MOUNT ROYAL
By Basil Papademos
It was the worst of times and it was the best of times: Montreal, 1989. For Johnny, a drug merchant and bisexual prostitute, it represents “one of the last big Western cities where you can have a life of tarnished opulence without needing some idiotic job.” Like a bad habit, Montreal wraps Johnny “in the low thrum of her busted avenues, in the musky smell of her filthy waters. She gets me excited with her vulgar tongue and sultry decay.”
It is, in other words, Montreal’s “Golden Age.”
Decadence has its attractions, and Basil Papademos, a former resident of Montreal who now lives in Thailand (from whence we might anticipate further horrors) does a good job describing a milieu heavy on tarnish and decay. A catalogue of sex, drugs, violence, and more sex, Mount Royal has little in the way of a story to tell, but rather moves quickly through a series of vignettes based on the hook-ups between users and pushers, prostitutes and their johns.

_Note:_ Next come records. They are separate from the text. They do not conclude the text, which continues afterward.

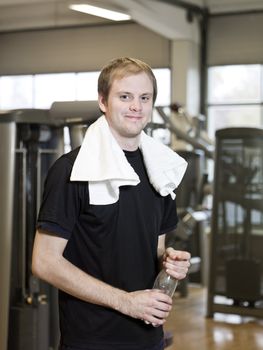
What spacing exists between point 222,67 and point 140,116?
7560 mm

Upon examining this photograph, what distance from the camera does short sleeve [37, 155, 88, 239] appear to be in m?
1.61

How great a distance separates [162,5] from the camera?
27.1 ft

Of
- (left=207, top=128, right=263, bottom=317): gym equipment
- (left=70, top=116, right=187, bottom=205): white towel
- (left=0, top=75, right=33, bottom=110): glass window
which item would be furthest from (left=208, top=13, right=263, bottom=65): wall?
(left=70, top=116, right=187, bottom=205): white towel

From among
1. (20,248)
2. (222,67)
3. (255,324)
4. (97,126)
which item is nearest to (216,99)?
(222,67)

Johnny’s acquaintances fall into these same two groups of friends in low places and strangers in high. Among the former are the vaguely artistic but underemployed and unmotivated bohos found throughout much contemporary urban fiction. Meanwhile, the economies of sex and drugs being based on exploitation, a darker picture is drawn of the rich and powerful degenerates who constitute a grotesque ruling elite. For some reason, this class is mostly associated with government mandarins: bureaucrats, public servants, and the like. Perhaps this is simply a way of underlining the hypocrisy of their existence, but it also feels like a very Canadian resentment of the establishment.
Papademos is writing in the tradition of gutter realism, and the “street” here is almost a character in itself. Certainly the underside of Montreal is memorably evoked. In other respects, however, the novel is more conventional, even if better written than most examples of this sub-sub-genre. While lively and frank, the sex scenes follow the general rule that says the more graphically described the proceedings are the less probable they seem. And as a novel without a story the book concludes with a loose and predictable denouement that has Johnny’s gang dissolving through death and distance. One gets the sense Papademos wants us to feel sympathy for Johnny and his friends, but in the end they are not a lost but a wasted generation and hard to really care about. A short walk on the wild side, Mount Royal quickly gives the reader all they can take.